# [SOURCE DOCUMENT]
>>>
I tested other models out of curiosity. None reached 100% reliability either — except Grok, which sidestepped the issue entirely by generating Python code to build the grid rather than attempting the layout in its own "head." That was the tell.

Why This Is Actually a Hard Problem for LLMs

The failure mode isn't random. It's structural.

Language models have no spatial working memory. When a human places words into a crossword grid, they maintain a live mental map — a 2D structure they can "see" and navigate. Conflicts are visually obvious at a glance.

For an LLM, the grid doesn't exist as a spatial object. It exists as a serialized string of tokens. To check whether two words conflict, the model has to symbolically simulate the grid — recompute coordinates, reason about character-level overlaps across a token sequence — and do this for every candidate placement, every new word, every backtrack step. This isn't what transformer attention is optimized for. The model is solving a 2D constraint-satisfaction problem in a medium that is fundamentally 1D.

The result is predictable: the longer the chain of placements, the more accumulated context the model has to track, and the more likely it is to silently drop a constraint it already established. It doesn't hallucinate out of ignorance — it hallucinates because spatial consistency requires a kind of working memory that the architecture doesn't natively provide.
<<<
[Spatial grounding data]
>>>
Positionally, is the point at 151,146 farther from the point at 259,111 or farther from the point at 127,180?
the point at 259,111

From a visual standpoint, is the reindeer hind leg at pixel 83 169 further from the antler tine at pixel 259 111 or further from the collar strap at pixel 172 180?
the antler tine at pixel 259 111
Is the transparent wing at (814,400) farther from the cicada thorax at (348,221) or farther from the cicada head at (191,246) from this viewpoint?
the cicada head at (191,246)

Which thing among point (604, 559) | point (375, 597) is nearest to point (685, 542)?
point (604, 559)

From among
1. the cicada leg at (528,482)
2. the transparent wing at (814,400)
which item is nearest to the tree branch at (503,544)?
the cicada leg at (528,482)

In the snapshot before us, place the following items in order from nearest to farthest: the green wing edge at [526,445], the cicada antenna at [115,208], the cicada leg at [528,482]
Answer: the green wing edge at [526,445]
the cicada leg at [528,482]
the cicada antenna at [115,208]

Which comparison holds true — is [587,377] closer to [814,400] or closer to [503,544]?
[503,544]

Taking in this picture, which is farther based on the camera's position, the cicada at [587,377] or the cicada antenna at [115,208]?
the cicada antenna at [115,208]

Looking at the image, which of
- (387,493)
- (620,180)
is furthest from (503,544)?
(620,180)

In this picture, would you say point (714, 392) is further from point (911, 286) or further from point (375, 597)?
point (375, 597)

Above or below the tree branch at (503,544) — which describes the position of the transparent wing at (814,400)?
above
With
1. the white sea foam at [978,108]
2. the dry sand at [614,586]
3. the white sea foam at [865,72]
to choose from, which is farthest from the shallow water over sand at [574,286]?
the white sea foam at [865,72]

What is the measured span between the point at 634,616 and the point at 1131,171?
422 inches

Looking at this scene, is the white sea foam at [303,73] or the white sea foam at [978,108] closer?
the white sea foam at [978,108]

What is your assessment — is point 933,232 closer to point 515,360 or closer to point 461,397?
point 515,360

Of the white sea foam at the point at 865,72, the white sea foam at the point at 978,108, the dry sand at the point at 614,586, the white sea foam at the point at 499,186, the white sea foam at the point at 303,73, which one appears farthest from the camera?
<<<
# [COMPLETE THE FOLLOWING]
a. Copy out the part of the passage on language models and crossword grids starting with "The result is" and going on through "doesn't natively provide.".
b. In the passage on language models and crossword grids, what did Grok do instead of attempting the layout on its own?
c. Resume the passage on why crossword grids are hard for language models, writing on from its final sentence.

# [RESPONSES BY ITEM NUMBER]
a.
The result is predictable: the longer the chain of placements, the more accumulated context the model has to track, and the more likely it is to silently drop a constraint it already established. It doesn't hallucinate out of ignorance — it hallucinates because spatial consistency requires a kind of working memory that the architecture doesn't natively provide.

b. It generated Python code to build the grid.

c.
This is the same reason models struggle with other implicitly spatial tasks: certain geometry problems, ASCII art generation, path-finding in grids. The reasoning isn't wrong in principle; the representation is wrong for the task.

The Solution: Don't Make the LLM Do Spatial Work

Grok's instinct was correct: offload the geometry to code. The LLM is excellent at everything around the spatial problem — generating thematic word lists, writing clues, choosing which words to prioritize, structuring output for a human reader. It should not be computing grid coordinates.

After AgentSkills became available in Claude, I built the crossword skill around this principle. The architecture is a strict division of labor:

LLM responsibilities: topic understanding, word selection (8–12 thematic words), clue writing, language handling, final output formatting.
Python script responsibilities: all spatial logic — placement validation, intersection detection, conflict checking, grid rendering.

The skill exposes four scripts:

Script	Role
`suggest.py`	Given the current grid and a new word, returns all valid placements ranked by intersection count
`validator.py`	Full conflict check on the assembled grid — exits 0 (valid) or 1 (invalid with error list)
`render.py`	Renders the finished grid in puzzle mode (empty cells) or reveal mode (filled letters)
`crossword_core.py`	Shared spatial logic, imported by the other scripts

The LLM never calculates a single coordinate. The workflow is:

Generate words and clues.
Call suggest.py for each word — pick the placement with the highest intersection count.
After all words are placed, call validator.py — if it fails, re-run suggest.py for the conflicting word and choose a different placement.
Call render.py and print verbatim output.

The Python layer is deterministic and correct by construction. The LLM layer is creative and context-aware. Neither is doing the other's job.

Results

Crossword generation went from unreliable to consistent. The model no longer reasons for five minutes and produces a broken grid. It reasons for a moment about what words to use, then delegates the geometry entirely.

The skill also handles multilingual input naturally — Russian, English, German, and other scripts — because normalization (uppercase, Cyrillic/Latin homoglyph mapping) is handled in crossword_core.py, not in the prompt.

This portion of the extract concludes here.